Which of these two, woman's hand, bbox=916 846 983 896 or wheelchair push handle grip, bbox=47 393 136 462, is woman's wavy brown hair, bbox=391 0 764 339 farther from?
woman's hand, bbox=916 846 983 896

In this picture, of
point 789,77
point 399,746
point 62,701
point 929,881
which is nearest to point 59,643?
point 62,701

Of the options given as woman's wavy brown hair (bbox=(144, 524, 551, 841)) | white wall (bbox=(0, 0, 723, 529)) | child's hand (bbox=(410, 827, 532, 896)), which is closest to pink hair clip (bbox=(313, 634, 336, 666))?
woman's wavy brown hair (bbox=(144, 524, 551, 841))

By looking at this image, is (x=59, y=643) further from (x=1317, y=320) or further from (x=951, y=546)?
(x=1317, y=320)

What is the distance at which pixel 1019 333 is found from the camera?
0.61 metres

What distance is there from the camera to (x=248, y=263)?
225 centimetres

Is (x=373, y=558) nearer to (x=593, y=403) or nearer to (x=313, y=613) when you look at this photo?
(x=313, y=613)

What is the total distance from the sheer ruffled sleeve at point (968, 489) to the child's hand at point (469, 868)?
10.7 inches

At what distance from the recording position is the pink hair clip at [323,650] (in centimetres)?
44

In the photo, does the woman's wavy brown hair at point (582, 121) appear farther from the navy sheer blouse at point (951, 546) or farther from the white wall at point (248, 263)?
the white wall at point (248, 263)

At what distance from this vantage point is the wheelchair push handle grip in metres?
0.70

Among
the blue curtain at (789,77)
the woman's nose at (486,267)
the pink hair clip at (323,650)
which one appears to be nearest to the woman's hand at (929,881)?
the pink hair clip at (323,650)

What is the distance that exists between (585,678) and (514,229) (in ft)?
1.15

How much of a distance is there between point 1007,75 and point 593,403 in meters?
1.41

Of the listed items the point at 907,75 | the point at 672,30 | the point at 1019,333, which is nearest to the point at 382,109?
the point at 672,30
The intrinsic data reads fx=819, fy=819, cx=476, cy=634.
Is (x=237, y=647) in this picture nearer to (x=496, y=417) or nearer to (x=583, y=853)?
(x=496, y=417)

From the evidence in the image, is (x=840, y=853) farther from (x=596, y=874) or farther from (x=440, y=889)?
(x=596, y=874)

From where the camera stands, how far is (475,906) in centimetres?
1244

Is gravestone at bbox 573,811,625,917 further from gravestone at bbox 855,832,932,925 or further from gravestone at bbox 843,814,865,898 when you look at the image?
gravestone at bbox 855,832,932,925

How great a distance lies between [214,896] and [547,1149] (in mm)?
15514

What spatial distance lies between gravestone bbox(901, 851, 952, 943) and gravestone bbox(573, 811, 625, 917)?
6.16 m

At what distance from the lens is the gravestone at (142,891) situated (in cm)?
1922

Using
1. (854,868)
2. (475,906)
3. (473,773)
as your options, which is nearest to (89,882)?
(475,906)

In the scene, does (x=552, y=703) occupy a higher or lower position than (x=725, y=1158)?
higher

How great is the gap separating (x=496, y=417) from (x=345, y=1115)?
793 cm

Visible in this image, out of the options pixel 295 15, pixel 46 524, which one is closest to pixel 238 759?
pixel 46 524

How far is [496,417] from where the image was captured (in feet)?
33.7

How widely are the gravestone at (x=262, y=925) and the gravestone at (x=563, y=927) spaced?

**OBJECTIVE:**
Write out all of the rows above word for word, leaving every character unchanged.

**EXPECTED OUTPUT:**
Which of these two, woman's hand, bbox=916 846 983 896 or wheelchair push handle grip, bbox=47 393 136 462, is woman's wavy brown hair, bbox=391 0 764 339 farther from?
woman's hand, bbox=916 846 983 896

In this picture, of
point 789,77
point 399,746
point 62,701
point 929,881
which is nearest to point 59,643?
point 62,701

Of the options given as woman's wavy brown hair (bbox=(144, 524, 551, 841)) | white wall (bbox=(0, 0, 723, 529)) | child's hand (bbox=(410, 827, 532, 896)), which is closest to pink hair clip (bbox=(313, 634, 336, 666))?
woman's wavy brown hair (bbox=(144, 524, 551, 841))

By looking at this image, is (x=59, y=643) further from (x=1317, y=320) or further from (x=951, y=546)?
(x=1317, y=320)

What is the distance at which pixel 1019 333 is found from the camera?
0.61 metres

What distance is there from the camera to (x=248, y=263)?
225 centimetres

Is (x=373, y=558) nearer to (x=593, y=403) or nearer to (x=313, y=613) when you look at this photo?
(x=313, y=613)

What is the total distance from the sheer ruffled sleeve at point (968, 489) to the child's hand at point (469, 868)?
10.7 inches

At what distance from the recording position is the pink hair clip at [323,650] (in centimetres)?
44

In the photo, does the woman's wavy brown hair at point (582, 121) appear farther from the navy sheer blouse at point (951, 546) or farther from the white wall at point (248, 263)?
the white wall at point (248, 263)

At what distance from this vantage point is the wheelchair push handle grip in metres?
0.70

Among
the blue curtain at (789,77)
the woman's nose at (486,267)
the pink hair clip at (323,650)
which one appears to be nearest to the woman's hand at (929,881)?
the pink hair clip at (323,650)

What is the distance that exists between (585,678) and (514,229) (in ft)?
1.15

How much of a distance is there between point 1007,75 and point 593,403 in meters?
1.41

Of the listed items the point at 907,75 | the point at 672,30 | the point at 1019,333, which is nearest to the point at 382,109?
the point at 672,30
The intrinsic data reads fx=819, fy=819, cx=476, cy=634.
Is (x=237, y=647) in this picture nearer to (x=496, y=417) or nearer to (x=583, y=853)?
(x=496, y=417)

From the evidence in the image, is (x=840, y=853) farther from (x=596, y=874) or farther from (x=440, y=889)?
(x=596, y=874)

From where the camera stands, how far is (475,906) in centimetres?
1244

Is gravestone at bbox 573,811,625,917 further from gravestone at bbox 855,832,932,925 or further from gravestone at bbox 843,814,865,898 when you look at the image?
gravestone at bbox 855,832,932,925

How great a distance lies between [214,896] and [547,1149] (in mm)?
15514

What spatial distance lies between gravestone bbox(901, 851, 952, 943) and gravestone bbox(573, 811, 625, 917)?
6.16 m

At what distance from the lens is the gravestone at (142,891) situated (in cm)?
1922

Using
1. (854,868)
2. (475,906)
3. (473,773)
as your options, which is nearest to (89,882)?
(475,906)

In the scene, does (x=552, y=703) occupy a higher or lower position than (x=725, y=1158)?
higher

How great is the gap separating (x=496, y=417) from (x=345, y=1115)?
793 cm

Visible in this image, out of the options pixel 295 15, pixel 46 524, which one is closest to pixel 238 759?
pixel 46 524

How far is [496,417] from where the image was captured (in feet)?
33.7

How widely are the gravestone at (x=262, y=925) and the gravestone at (x=563, y=927) spaced?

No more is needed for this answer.